WORK REQUIRED:
Copy each of the following rows word for word, keeping every line in its original order.

[Items listed in a dataset]
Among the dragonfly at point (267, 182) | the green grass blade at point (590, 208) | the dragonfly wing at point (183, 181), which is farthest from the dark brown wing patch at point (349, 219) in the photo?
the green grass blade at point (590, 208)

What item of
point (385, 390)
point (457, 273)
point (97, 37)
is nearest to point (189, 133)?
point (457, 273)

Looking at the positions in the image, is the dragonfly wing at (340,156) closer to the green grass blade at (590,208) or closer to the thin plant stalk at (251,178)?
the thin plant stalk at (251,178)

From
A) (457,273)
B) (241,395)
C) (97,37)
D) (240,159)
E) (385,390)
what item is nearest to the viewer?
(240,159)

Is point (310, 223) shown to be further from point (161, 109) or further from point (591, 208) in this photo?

ANSWER TO THIS EXERCISE:
Among the dragonfly at point (267, 182) | the green grass blade at point (590, 208) | the dragonfly wing at point (183, 181), which is farthest from the dark brown wing patch at point (349, 219) in the photo?
the green grass blade at point (590, 208)

What item of
point (385, 390)
point (457, 273)
point (97, 37)
is nearest to point (189, 133)?
point (457, 273)

Looking at the positions in the image, is the dragonfly wing at (340,156) closer to the green grass blade at (590,208) or closer to the thin plant stalk at (251,178)?
the thin plant stalk at (251,178)

From
A) (457,273)
B) (241,395)
C) (97,37)
D) (240,159)
E) (385,390)
what item is nearest to the viewer?
(240,159)

Is point (310, 223) shown to be further from point (161, 109) or further from point (591, 208) in this photo?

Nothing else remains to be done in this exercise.